INSTRUCTIONS TO FOLLOW: Reproduce each of the following records word for word, with no changes.

□ □ □ □ □

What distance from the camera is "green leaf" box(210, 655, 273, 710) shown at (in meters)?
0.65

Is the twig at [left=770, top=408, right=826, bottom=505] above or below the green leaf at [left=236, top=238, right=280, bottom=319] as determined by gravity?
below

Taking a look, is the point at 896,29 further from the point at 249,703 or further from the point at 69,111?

□ □ □ □ □

SOLUTION TO THE PROBLEM:
What distance from the camera is "green leaf" box(210, 655, 273, 710) shown at (in meters)?
0.65

Is the twig at [left=770, top=408, right=826, bottom=505] above or below the green leaf at [left=236, top=238, right=280, bottom=319] as determined by gravity?
below

Taking a look, is the point at 896,29 further from the point at 249,703 or further from the point at 69,111?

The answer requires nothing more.